After hugging each other and thanking God for our safety, my brother-in-law said, “The elephants in the zoo never acted that way.”

Momentarily, I forgot he was older than me and was my older sister’s husband, thus I should not speak harshly to him. I blurted out, “Are you insane, man? The elephants in the zoo are chained to the feet and caged behind iron bars. I’m calling Daddy!”

My sister told me to calm down. My husband quietly placed his hand in mine and said, “Let’s be thankful for our safety, and just praise God for His goodness.”

Late that night, we reached our cabin in the mountains. It was just as we had remembered it. After thanking God for keeping us safe despite our poor judgment, we retired to our respective rooms.

Upon our return home, my husband was nervous to tell my dad about the elephant encounter. Daddy simply smiled and said, “I sent you kids to go have fun and get to know each other; instead, you decided to go chasing elephants. At least you’ll cherish this memory for the rest of your lives, and it has certainly built a bond between the two of you; so all is well.”

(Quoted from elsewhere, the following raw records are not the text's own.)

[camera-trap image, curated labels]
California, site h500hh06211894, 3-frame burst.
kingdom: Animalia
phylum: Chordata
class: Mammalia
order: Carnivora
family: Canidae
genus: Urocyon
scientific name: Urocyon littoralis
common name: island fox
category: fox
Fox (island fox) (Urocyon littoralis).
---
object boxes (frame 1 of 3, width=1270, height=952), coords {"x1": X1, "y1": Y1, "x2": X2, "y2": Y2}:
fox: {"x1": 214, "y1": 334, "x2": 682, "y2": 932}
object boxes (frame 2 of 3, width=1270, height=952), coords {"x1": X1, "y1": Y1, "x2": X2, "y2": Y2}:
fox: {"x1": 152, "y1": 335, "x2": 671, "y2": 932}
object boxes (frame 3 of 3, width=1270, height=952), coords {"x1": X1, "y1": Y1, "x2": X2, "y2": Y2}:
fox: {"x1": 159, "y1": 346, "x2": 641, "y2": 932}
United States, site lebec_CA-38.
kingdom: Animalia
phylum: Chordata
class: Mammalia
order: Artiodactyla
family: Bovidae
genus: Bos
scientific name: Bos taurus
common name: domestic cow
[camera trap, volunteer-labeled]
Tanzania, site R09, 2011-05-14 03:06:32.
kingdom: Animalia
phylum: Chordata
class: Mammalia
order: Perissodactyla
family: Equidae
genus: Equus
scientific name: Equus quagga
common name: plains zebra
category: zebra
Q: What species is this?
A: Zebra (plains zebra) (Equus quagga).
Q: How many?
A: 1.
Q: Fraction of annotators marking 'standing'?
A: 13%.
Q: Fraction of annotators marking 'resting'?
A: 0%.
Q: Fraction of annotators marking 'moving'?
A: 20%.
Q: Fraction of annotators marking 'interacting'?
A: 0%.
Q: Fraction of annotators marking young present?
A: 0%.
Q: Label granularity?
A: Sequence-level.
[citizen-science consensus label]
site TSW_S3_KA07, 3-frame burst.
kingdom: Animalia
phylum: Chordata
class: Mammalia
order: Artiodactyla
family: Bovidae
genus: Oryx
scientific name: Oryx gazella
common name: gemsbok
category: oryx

We later learned God created the elephant to have empathy. If a smaller creature is fallen and helpless, the elephant usually will not hurt it. So when I slipped under the thornbush, God had tamed the elephant from following me and crushing me to the ground.

Twenty-eight years later, we still remember the incident with much laughter, and praise God for His goodness.

 

 

 

Prabhula John is youth pastor for the Rockville, Maryland, Church of God.